How to spot AI-written text
I read a great deal of text from across the booth, and lately a certain kind of it has a particular smell. Not bad, exactly — smooth, tidy, agreeable — but strangely weightless, like a room staged for a viewing where nobody actually lives. That’s often AI writing, and while there’s no perfect test, there are reliable tells once you know the shape of the thing.
In the daylight layer I’m a cofounder of Wistkey, so I’ll start with the disclaimer: this is about reading well, not policing. The goal isn’t to catch people — it’s to notice when writing has no one behind it.
The tells
- Too-even rhythm. Human writing is lumpy — a long sentence, then a short one. AI often settles into a smooth, uniform cadence that lulls you and says little.
- Confident vagueness. Lots of sentences that sound like a point without making one: “it’s important to consider various factors.” Fluent, frictionless, empty.
- The tidy triple.
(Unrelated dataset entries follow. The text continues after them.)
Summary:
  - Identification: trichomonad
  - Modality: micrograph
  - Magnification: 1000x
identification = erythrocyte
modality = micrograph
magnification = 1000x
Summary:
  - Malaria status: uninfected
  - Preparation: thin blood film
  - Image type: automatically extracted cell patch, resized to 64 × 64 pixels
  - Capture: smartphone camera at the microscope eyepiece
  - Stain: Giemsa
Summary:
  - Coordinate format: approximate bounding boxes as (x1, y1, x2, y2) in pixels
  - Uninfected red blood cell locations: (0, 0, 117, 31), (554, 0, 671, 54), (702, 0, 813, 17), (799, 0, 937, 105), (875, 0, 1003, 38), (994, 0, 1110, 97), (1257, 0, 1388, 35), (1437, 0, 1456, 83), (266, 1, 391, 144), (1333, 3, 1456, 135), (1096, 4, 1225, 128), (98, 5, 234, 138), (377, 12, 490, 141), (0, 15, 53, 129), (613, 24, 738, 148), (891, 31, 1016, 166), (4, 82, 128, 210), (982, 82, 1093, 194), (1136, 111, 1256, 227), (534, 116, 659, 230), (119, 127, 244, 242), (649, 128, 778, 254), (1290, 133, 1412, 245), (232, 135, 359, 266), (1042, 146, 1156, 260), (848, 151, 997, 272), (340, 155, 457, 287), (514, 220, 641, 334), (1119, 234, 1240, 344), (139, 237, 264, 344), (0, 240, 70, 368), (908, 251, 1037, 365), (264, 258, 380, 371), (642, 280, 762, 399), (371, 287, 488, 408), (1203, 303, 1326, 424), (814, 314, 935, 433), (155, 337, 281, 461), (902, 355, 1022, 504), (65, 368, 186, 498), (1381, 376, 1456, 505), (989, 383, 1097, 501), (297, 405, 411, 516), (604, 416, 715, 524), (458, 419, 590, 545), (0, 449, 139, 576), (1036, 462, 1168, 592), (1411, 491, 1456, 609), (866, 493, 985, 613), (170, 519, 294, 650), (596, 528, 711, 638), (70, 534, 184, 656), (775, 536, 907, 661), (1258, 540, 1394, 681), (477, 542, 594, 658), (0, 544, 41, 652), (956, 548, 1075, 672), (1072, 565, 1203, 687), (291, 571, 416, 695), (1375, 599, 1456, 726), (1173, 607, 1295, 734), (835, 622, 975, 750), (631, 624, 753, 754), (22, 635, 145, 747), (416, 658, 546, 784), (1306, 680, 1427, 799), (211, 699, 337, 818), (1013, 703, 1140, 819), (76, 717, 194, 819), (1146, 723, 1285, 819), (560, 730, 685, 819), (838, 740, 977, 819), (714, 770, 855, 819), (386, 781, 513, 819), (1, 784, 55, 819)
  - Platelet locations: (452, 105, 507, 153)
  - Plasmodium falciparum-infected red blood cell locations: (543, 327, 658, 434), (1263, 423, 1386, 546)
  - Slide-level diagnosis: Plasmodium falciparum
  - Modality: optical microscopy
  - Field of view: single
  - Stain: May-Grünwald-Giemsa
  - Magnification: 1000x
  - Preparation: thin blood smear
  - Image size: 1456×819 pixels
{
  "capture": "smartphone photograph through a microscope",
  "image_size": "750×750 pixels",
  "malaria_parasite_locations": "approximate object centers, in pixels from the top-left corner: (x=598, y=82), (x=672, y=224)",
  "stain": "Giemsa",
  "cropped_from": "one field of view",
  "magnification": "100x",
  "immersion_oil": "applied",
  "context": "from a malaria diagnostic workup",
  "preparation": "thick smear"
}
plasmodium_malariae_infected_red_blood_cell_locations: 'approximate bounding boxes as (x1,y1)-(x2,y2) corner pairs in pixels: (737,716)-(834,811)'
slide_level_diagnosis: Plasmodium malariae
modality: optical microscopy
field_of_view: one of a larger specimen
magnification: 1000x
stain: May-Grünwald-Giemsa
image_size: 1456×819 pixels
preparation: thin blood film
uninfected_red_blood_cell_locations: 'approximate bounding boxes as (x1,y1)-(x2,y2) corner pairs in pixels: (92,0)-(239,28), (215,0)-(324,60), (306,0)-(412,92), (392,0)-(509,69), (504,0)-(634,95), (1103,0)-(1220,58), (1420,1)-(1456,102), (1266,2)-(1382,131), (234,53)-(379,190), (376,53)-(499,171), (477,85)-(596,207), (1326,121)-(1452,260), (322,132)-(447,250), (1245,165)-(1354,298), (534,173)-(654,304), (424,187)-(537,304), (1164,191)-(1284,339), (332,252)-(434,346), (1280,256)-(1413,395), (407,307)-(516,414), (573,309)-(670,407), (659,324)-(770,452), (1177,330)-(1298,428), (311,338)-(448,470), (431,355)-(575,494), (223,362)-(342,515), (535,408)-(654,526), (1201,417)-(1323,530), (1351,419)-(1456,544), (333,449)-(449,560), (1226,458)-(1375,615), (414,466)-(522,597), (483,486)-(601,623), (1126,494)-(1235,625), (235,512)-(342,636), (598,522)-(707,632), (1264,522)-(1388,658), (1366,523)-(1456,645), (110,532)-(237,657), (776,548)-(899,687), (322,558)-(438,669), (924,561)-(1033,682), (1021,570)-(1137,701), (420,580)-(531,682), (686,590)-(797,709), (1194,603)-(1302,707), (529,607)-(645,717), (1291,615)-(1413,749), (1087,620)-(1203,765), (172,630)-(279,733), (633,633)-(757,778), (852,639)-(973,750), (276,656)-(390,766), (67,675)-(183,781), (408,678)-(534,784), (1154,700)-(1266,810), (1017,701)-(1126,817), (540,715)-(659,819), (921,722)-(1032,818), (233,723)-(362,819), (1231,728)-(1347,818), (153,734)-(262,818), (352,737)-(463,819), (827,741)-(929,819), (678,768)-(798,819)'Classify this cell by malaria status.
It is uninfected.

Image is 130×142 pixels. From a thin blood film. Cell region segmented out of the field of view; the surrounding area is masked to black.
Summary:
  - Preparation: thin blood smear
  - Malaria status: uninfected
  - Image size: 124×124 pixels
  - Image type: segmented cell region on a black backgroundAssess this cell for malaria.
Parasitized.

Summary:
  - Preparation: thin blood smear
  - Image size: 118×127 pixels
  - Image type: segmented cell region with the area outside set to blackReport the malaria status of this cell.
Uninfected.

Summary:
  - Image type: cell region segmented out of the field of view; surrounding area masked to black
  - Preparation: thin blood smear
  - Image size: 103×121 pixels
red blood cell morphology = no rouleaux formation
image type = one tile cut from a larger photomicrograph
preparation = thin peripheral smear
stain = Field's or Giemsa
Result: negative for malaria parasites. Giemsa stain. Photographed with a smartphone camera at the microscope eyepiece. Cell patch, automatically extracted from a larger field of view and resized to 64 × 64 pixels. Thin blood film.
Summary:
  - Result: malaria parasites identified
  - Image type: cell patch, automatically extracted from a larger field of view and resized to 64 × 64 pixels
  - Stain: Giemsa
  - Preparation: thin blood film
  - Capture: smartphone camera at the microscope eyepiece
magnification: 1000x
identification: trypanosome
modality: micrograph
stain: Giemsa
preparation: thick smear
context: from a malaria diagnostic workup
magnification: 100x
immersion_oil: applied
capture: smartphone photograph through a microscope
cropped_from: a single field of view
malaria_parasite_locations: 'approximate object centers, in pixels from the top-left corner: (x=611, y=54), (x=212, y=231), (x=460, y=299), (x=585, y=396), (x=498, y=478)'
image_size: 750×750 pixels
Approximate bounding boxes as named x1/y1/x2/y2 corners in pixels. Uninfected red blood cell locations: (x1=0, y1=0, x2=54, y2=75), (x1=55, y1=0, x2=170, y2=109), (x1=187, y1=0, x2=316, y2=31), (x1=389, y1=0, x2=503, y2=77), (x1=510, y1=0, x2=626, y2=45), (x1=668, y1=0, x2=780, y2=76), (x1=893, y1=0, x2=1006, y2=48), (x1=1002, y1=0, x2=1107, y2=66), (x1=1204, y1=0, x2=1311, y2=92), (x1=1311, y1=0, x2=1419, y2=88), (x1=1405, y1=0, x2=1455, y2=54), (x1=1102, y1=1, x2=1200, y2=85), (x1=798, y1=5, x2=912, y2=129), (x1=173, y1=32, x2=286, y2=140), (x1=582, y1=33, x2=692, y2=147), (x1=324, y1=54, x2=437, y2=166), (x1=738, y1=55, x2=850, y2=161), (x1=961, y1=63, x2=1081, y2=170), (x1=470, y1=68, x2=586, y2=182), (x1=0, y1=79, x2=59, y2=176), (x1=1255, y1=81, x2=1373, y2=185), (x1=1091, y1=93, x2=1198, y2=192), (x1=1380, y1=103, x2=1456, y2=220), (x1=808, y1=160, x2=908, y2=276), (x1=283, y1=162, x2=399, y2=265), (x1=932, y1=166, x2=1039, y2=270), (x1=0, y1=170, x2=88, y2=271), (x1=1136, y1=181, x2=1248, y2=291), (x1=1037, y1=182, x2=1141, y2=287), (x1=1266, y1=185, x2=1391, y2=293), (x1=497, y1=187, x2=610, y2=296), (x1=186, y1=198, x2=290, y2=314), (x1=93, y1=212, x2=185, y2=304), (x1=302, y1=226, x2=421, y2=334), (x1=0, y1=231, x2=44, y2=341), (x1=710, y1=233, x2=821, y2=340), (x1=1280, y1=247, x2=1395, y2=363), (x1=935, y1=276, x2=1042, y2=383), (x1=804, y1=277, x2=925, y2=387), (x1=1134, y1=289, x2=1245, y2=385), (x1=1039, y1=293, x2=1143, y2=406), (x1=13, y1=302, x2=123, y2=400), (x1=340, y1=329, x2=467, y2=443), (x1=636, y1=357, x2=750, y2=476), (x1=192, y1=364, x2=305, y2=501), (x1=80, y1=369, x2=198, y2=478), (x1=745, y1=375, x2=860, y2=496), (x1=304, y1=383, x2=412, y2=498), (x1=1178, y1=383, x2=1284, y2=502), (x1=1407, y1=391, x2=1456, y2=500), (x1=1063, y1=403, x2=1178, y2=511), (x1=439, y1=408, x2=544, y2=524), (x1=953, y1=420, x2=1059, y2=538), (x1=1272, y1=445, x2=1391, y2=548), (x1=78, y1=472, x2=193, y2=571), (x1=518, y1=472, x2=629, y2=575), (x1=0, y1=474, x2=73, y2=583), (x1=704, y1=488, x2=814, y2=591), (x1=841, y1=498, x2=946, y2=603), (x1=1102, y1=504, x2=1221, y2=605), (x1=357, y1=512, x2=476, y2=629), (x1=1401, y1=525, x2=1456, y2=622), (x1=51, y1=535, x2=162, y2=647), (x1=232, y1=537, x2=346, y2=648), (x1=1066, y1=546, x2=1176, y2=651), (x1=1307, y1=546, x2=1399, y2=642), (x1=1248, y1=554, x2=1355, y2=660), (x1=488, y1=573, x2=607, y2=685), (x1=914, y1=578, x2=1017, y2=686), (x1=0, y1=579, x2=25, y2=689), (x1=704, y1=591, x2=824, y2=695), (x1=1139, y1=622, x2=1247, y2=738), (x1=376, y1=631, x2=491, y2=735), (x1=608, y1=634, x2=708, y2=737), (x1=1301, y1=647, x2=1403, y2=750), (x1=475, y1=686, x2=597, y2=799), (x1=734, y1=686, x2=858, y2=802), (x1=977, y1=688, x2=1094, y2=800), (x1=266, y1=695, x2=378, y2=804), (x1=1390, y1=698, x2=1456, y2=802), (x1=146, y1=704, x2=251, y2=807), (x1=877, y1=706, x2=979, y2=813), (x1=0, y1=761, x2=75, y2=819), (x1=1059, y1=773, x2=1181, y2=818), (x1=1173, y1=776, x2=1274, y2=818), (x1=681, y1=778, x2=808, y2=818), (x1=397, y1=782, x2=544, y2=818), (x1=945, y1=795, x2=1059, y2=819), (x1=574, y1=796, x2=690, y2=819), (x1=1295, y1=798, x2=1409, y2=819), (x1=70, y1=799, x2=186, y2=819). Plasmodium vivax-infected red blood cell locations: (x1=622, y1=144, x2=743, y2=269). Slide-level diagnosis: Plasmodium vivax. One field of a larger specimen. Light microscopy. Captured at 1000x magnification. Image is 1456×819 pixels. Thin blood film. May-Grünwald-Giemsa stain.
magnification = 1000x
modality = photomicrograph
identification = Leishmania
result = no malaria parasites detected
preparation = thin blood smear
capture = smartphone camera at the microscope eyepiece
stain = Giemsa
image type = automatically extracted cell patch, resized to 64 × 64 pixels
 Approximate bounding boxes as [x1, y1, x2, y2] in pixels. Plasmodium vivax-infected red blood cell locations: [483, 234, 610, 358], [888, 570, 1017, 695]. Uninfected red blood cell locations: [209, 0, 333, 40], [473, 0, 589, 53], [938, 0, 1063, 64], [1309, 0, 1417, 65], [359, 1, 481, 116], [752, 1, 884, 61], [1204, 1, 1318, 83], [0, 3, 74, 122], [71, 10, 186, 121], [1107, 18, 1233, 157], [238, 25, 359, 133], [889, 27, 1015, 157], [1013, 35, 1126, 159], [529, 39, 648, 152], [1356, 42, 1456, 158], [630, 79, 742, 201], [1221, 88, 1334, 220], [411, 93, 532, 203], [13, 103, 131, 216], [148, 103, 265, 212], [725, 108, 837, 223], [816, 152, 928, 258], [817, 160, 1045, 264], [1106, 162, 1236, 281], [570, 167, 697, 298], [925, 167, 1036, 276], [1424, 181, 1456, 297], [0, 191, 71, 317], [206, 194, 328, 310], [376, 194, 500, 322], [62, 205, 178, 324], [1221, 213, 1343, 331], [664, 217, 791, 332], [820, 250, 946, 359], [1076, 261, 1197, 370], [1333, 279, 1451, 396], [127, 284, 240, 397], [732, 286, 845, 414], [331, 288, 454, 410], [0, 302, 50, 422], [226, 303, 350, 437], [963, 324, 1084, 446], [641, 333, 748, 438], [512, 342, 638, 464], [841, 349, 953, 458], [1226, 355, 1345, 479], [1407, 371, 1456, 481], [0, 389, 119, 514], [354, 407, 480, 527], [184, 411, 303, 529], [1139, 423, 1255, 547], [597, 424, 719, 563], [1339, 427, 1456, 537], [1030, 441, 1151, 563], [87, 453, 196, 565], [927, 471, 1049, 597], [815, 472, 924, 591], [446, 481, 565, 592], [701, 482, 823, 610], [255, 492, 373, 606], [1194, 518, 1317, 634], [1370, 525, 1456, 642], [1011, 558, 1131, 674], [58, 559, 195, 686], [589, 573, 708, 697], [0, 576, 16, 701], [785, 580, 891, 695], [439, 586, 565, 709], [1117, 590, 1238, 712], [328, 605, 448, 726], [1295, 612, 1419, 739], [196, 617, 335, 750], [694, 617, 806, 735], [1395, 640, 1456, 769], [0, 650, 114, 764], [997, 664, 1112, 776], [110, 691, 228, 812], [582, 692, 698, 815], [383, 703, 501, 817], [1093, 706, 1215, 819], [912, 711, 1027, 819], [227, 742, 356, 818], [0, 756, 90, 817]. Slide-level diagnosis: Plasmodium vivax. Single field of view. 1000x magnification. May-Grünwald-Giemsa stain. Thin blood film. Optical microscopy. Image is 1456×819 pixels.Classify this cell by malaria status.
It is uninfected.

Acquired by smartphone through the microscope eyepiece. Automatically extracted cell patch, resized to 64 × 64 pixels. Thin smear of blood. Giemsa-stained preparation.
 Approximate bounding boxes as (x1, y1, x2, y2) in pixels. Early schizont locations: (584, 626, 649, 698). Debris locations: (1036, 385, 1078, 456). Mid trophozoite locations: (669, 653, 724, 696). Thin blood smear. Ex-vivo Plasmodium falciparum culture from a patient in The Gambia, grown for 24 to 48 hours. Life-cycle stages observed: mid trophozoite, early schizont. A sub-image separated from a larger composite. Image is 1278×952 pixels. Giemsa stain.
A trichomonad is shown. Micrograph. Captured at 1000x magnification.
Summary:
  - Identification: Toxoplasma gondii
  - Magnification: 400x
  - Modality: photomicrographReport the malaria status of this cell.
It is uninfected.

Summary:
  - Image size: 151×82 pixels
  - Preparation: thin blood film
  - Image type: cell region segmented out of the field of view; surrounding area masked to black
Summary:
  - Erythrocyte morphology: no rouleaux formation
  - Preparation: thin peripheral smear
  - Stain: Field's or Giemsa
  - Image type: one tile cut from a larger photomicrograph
Everything arrives in neat groups of three, every section balanced, every list symmetrical. Real thought is messier than that.
- No stakes, no specifics. No odd concrete detail, no strong opinion, nothing a real person would actually risk saying. The safe average of everything.
- Hedge-and-summarize endings. A closing paragraph that restates the intro and reassures you, rather than landing somewhere new.
The tell isn't a word or a phrase. It's the feeling that the room is staged and nobody lives there.
Why detector tools don't work
You’ll be tempted by “AI detector” websites. Don’t trust them. They guess from surface patterns and are wrong constantly — flagging careful human writing (especially by non-native speakers) as AI, and passing polished AI as human. People have been penalized over these false positives. A tool that’s confidently wrong is worse than no tool; it just launders a guess into a verdict.
Read for the person instead
The better test isn’t mechanical, it’s human: is there a specific person behind this?
- Does it say something only this writer, with their particular experience, would say?
- Is there a real example, a genuine opinion, a detail too odd to be generic?
- Does it take a risk — commit to a view someone could disagree with?
And if you’re the one writing with AI and don’t want the weightless smell, the fix is the same from the other side: put yourself back in. Your example, your opinion, your stakes. The tells above are all symptoms of one thing — nobody deciding what they actually mean — which is exactly the part AI can’t do for you.